November 9, 2021
Achieving razor-sharp vision in the metaverse
Thanks to the enhanced light-field technology developed by EPFL spin-off Creal, augmented-reality and virtual-reality images appear increasingly life-like with less strain on users' eyes. The company will present the latest version of its system at the Augmented World Expo this week in California.
Augmented reality and virtual reality could one day be part of our everyday lives, whether we're buying groceries, attending a meeting, playing a video game or even undergoing surgery. Some tech enthusiasts believe that many of our day-to-day interactions could soon take place in the metaverse—an alternate world where people move seamlessly between the virtual and physical realms. But before that can happen, many improvements need to be made to AR and VR systems, such as to improve touch and smell capabilities, streamline the interfaces with virtual elements, and display more life-like images. It's this last challenge that Creal's founders decided to address with their new generation of light-field technology. Creal's system enables the human eye to focus on virtual objects at any depth, just like with objects in the real world. The company will present the latest version of its system this week at the Augmented World Expo—one of the biggest AR industry conferences in the world.
Although startups usually operate on short time frames and often miss stated deadlines, Creal's expansion has been a model of Swiss precision.
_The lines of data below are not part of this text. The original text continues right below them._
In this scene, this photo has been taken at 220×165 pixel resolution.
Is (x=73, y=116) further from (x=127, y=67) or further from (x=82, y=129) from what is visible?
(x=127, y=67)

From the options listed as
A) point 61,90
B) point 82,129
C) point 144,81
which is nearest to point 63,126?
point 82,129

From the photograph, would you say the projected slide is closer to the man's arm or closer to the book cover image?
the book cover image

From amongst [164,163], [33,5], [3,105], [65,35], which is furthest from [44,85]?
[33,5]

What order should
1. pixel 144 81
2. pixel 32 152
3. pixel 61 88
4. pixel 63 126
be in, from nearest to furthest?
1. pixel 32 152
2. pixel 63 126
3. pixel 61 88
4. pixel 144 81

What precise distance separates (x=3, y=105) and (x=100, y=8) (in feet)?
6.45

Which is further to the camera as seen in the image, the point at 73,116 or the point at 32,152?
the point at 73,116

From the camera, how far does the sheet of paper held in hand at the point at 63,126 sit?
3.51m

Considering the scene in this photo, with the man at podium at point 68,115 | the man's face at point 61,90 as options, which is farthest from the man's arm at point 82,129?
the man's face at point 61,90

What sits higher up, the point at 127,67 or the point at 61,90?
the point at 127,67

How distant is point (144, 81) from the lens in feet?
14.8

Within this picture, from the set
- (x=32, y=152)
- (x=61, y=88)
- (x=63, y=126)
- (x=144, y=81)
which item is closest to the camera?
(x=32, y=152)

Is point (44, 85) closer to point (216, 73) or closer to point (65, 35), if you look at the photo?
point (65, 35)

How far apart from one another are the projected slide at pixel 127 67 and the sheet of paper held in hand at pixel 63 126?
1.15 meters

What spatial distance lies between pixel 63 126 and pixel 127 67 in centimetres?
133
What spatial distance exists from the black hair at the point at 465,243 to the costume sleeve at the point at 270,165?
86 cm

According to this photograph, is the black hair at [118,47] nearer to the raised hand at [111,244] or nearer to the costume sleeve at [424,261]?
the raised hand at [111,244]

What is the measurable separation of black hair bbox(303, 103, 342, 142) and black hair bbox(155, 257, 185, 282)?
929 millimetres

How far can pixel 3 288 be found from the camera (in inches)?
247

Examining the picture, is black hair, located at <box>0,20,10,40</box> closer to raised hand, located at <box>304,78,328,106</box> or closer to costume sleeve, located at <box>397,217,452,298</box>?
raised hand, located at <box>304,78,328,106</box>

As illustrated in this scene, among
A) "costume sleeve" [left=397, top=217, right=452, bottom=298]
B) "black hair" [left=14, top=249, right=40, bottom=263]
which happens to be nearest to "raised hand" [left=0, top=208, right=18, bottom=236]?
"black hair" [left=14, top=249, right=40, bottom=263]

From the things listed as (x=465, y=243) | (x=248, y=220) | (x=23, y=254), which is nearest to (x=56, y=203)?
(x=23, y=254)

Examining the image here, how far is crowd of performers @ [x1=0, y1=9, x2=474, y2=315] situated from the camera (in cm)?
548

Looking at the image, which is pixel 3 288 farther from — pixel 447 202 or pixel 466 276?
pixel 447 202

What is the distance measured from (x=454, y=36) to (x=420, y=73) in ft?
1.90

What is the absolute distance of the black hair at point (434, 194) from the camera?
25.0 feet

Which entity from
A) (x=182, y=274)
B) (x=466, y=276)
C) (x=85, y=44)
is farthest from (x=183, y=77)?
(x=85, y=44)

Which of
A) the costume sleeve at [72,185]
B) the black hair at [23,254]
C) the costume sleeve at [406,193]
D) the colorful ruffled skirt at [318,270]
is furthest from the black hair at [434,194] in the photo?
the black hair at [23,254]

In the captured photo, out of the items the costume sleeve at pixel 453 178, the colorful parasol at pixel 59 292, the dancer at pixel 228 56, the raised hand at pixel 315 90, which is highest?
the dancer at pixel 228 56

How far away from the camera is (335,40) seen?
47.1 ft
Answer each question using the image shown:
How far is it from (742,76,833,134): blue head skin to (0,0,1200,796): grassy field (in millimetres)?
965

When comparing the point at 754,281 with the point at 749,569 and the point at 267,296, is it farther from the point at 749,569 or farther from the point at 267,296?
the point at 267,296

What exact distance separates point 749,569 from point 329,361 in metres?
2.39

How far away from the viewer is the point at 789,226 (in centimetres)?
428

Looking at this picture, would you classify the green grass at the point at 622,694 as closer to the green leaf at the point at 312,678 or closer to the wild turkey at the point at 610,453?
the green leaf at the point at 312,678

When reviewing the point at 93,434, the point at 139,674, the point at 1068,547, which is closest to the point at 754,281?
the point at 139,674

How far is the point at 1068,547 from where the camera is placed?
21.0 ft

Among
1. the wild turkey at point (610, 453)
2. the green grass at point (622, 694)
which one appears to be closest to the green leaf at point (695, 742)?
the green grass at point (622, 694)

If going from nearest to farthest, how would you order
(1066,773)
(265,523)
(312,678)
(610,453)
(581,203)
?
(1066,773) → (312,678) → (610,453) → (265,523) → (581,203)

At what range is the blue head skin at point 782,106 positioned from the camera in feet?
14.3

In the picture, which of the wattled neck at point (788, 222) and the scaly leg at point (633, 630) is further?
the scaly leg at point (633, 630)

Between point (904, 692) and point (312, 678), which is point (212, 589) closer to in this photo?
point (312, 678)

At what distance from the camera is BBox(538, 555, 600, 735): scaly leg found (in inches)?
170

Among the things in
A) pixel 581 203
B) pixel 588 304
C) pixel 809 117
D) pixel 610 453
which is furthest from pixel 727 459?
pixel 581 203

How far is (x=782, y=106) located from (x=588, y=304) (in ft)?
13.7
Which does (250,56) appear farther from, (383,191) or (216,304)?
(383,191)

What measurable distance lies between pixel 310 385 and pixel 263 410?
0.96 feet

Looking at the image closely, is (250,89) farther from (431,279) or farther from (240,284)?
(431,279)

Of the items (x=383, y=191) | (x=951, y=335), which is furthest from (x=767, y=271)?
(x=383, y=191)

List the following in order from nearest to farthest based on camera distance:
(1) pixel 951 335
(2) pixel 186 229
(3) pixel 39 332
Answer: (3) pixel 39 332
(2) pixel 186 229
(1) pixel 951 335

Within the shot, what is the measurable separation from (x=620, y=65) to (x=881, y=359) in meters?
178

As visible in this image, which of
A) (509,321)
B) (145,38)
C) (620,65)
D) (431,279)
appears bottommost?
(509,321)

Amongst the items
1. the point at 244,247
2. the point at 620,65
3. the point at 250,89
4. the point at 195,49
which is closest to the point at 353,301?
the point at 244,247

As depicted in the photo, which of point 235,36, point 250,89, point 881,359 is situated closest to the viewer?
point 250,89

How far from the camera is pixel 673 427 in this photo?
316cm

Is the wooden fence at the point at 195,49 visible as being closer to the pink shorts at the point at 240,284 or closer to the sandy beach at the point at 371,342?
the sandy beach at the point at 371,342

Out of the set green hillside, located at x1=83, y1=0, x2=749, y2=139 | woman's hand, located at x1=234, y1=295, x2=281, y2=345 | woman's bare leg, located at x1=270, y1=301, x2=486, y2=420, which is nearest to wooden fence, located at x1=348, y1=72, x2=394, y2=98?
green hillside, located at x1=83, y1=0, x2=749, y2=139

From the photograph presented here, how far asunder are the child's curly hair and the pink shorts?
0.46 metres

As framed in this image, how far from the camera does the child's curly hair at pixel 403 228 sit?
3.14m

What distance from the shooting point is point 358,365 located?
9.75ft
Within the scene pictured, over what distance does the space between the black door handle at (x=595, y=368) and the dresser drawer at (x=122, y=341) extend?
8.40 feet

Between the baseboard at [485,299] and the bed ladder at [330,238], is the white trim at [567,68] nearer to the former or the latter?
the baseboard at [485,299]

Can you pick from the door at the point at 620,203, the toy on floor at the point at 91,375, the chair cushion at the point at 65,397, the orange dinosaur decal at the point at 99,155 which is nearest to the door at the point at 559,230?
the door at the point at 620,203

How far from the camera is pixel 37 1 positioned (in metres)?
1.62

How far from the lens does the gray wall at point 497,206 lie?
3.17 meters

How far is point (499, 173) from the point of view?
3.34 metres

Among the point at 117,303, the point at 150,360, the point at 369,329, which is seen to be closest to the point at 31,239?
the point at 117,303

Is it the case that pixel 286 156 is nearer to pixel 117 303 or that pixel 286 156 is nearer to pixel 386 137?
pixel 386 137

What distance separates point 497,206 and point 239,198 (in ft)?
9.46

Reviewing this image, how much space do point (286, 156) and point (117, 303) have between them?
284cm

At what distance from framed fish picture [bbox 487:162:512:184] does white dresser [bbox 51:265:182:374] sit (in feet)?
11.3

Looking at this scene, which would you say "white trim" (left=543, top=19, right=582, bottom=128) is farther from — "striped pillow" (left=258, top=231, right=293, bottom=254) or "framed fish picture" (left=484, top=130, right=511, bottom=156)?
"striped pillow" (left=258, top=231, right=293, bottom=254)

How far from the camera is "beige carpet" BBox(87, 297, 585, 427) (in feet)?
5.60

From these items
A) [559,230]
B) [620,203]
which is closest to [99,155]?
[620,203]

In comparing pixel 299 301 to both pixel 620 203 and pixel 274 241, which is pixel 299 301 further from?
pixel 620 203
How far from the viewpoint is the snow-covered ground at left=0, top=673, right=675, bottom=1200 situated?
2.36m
It was founded four years ago and completed its first fundraising round only three years ago; in late 2019 it announced that it would unveil a miniaturized system in late 2021 that can fit into an AR headset. As planned, this is the system that will be presented at the Expo, giving industry experts and aficionados a chance to experience Creal's AR images of molecules and hummingbirds and a VR environment of a flight into space. A high-tech form of child's play.
Creal CEO Tomas Sluka believes that it's just a matter of time before we're all sporting augmented reality glasses—and that his firm's technology has come at the perfect moment. "AR glasses must be comfortable and intuitive, and display images naturally if they're to really take hold," he says. "None of the glasses currently out there meet all these criteria." That's because most of them display 2D images for each eye providing only 3D stereoscopic effect. As a result, when we look into these glasses, accommodation—the process by which our eyes are able to focus at different distances—is impossible. "That makes the images seen through the glasses appear unnatural and can even lead to nausea," says Sluka.
Extremely realistic imagery
With Creal's enhanced light-field technology, light-field is recreated in the same way it exists in the real world. The system includes a tiny projector generating hologram-like images with all the optical depth and nuance that we would perceive naturally.
A few other companies have tried to develop light-field systems that can be incorporated into AR or VR glasses—but none of them has succeeded in making technology providing good quality light-field images and at affordable computational cost. Creal has already produced several units of its system at its premises in EPFL's Innovation Park for use in testing and prototyping. How was Creal able to develop its technology so quickly? "We were lucky to be able to hire several talented engineers, when Magic Leap and Intel closed R&D centers they had here on campus," says Sluka. He estimates it'll be another two years before Creal's system can be integrated into the thin arms of AR glasses.